GIVEN REQUEST
Copy the listing word for word, starting at its first line and ending with the line that contains "711 centimetres".

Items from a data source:
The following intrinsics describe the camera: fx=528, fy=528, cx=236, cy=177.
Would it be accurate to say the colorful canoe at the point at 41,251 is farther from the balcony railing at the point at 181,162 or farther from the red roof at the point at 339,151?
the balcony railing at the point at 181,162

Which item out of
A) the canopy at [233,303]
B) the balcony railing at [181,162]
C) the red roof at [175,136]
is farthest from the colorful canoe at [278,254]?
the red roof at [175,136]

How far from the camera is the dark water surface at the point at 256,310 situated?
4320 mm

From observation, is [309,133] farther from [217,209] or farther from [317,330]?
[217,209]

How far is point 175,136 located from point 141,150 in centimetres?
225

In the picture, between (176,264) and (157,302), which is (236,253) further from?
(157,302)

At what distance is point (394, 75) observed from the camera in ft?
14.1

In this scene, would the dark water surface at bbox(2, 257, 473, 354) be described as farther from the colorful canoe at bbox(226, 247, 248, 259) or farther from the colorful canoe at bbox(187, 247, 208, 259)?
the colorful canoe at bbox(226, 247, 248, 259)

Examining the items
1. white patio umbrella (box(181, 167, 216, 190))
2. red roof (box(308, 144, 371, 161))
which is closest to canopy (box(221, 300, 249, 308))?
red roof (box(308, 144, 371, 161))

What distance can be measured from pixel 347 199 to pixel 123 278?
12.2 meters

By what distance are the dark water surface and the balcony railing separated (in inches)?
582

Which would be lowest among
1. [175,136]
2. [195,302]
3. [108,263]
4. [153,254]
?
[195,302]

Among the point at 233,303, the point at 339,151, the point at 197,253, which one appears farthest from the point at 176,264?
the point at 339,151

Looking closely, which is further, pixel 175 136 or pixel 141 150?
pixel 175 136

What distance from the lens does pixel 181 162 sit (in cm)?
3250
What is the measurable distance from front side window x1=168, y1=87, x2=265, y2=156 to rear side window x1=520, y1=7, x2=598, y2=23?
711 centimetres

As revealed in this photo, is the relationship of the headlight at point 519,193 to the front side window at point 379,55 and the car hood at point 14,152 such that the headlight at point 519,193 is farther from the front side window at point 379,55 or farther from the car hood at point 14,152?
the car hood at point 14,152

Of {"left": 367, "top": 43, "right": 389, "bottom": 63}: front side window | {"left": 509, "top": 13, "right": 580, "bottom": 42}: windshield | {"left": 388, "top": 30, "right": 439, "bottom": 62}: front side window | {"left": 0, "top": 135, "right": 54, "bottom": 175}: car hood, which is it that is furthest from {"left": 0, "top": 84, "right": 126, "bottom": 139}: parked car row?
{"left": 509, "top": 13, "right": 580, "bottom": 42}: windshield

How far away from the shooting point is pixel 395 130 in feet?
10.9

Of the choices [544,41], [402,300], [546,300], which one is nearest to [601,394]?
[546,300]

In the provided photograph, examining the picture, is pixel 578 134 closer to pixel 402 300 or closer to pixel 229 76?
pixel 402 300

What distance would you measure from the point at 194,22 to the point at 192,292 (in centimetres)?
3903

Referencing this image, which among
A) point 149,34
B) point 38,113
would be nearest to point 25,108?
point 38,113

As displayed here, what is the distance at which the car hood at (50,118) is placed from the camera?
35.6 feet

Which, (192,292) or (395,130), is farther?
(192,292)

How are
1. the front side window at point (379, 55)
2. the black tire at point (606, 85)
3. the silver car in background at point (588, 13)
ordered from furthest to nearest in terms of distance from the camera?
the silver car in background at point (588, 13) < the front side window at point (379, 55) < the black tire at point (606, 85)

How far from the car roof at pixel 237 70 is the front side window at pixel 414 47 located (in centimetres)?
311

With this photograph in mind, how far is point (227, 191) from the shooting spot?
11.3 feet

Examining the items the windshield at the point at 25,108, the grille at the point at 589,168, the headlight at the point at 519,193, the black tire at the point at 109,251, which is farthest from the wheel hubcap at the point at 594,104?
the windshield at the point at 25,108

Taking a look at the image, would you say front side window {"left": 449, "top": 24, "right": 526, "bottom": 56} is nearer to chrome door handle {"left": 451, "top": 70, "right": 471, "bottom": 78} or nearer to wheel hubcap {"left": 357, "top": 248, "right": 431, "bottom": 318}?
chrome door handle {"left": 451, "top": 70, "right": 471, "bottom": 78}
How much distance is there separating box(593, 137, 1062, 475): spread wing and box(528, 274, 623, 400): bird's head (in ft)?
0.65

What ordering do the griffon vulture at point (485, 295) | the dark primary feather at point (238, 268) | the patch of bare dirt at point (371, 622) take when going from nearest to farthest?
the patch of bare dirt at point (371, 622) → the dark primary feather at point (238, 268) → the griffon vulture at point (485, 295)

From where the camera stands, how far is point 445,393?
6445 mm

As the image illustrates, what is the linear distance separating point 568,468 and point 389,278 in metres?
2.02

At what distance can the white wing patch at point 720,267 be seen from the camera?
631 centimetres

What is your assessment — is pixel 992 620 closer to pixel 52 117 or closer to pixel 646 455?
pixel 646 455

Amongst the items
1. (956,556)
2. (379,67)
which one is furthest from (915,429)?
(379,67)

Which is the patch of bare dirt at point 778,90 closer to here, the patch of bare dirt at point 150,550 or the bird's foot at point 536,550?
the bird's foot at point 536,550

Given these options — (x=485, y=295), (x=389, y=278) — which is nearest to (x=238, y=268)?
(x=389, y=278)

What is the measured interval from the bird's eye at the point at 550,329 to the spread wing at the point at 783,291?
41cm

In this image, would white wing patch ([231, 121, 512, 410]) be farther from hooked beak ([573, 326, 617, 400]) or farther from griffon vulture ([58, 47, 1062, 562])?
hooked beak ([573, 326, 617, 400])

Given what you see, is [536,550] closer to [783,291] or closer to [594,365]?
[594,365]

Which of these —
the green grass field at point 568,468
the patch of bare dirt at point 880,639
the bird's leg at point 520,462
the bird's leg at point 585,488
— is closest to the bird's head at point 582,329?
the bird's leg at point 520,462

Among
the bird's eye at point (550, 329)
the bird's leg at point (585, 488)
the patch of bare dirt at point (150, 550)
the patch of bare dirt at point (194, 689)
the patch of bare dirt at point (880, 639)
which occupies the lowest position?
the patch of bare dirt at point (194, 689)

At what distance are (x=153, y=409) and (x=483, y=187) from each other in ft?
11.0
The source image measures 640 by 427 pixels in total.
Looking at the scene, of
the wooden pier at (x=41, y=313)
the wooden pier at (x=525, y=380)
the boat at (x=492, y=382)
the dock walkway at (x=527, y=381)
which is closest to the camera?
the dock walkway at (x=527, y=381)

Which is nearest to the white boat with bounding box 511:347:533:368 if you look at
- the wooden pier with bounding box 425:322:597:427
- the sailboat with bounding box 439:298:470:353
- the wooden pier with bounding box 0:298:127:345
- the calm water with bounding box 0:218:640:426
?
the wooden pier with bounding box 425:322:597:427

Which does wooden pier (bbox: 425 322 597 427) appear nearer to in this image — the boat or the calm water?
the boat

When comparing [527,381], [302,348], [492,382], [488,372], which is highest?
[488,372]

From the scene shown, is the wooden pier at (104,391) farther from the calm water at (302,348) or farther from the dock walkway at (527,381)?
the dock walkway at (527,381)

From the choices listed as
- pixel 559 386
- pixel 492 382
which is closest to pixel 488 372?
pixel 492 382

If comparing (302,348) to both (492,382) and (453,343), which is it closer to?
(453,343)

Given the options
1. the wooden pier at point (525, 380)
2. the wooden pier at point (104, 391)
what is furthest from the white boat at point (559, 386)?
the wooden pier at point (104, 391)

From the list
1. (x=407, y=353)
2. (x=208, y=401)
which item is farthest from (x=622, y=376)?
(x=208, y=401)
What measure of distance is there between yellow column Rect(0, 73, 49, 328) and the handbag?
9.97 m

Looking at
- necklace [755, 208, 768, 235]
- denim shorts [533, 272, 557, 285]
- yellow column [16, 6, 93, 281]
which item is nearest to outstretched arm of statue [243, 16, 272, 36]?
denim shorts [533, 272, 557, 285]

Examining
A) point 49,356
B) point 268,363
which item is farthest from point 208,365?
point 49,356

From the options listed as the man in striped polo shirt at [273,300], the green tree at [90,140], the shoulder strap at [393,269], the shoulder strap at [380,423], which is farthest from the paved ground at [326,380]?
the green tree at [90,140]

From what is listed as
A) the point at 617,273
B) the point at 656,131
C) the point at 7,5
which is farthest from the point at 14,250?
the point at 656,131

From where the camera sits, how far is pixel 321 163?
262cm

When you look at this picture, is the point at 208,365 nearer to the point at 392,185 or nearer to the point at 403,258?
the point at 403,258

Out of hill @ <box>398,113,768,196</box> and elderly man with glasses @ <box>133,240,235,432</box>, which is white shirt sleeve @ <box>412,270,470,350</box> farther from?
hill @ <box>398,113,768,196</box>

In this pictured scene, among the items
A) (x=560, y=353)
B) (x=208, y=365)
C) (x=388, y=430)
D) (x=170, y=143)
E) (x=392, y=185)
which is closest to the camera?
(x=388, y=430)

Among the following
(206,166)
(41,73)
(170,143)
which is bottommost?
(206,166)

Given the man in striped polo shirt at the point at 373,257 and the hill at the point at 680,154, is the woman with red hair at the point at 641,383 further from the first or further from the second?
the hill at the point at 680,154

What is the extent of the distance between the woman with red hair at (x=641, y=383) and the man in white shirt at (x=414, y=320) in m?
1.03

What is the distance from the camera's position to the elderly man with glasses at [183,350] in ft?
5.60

RESULT OF THE TASK
The following intrinsics describe the camera: fx=528, fy=528, cx=236, cy=177.
Would it be accurate to say the colorful canoe at the point at 41,251 is farther from the balcony railing at the point at 181,162 or farther from the red roof at the point at 339,151?
the balcony railing at the point at 181,162

Which item out of
A) the canopy at [233,303]
B) the balcony railing at [181,162]
C) the red roof at [175,136]
is farthest from the colorful canoe at [278,254]?
the red roof at [175,136]

How far from the camera is the dark water surface at the point at 256,310 situated?
4320 mm

From observation, is [309,133] farther from [217,209] or farther from [317,330]?
[217,209]

How far is point 175,136 located from point 141,150 in centimetres?
225

In the picture, between (176,264) and (157,302), which is (236,253) further from?
(157,302)

At what distance is point (394, 75) observed from the camera in ft?
14.1

In this scene, would the dark water surface at bbox(2, 257, 473, 354) be described as farther from the colorful canoe at bbox(226, 247, 248, 259) or farther from the colorful canoe at bbox(187, 247, 208, 259)?
the colorful canoe at bbox(226, 247, 248, 259)

Examining the items
1. white patio umbrella (box(181, 167, 216, 190))
2. red roof (box(308, 144, 371, 161))
which is closest to canopy (box(221, 300, 249, 308))?
red roof (box(308, 144, 371, 161))

What distance can be measured from pixel 347 199 to pixel 123 278?
12.2 meters

By what distance are the dark water surface and the balcony railing separated (in inches)?
582

Which would be lowest among
1. [175,136]
2. [195,302]
3. [108,263]
4. [153,254]
?
[195,302]

Among the point at 233,303, the point at 339,151, the point at 197,253, which one appears farthest from the point at 176,264?
the point at 339,151

Looking closely, which is further, pixel 175 136 or pixel 141 150?
pixel 175 136

What distance from the lens does pixel 181 162 sit (in cm)?
3250
What is the measurable distance from front side window x1=168, y1=87, x2=265, y2=156 to rear side window x1=520, y1=7, x2=598, y2=23?
711 centimetres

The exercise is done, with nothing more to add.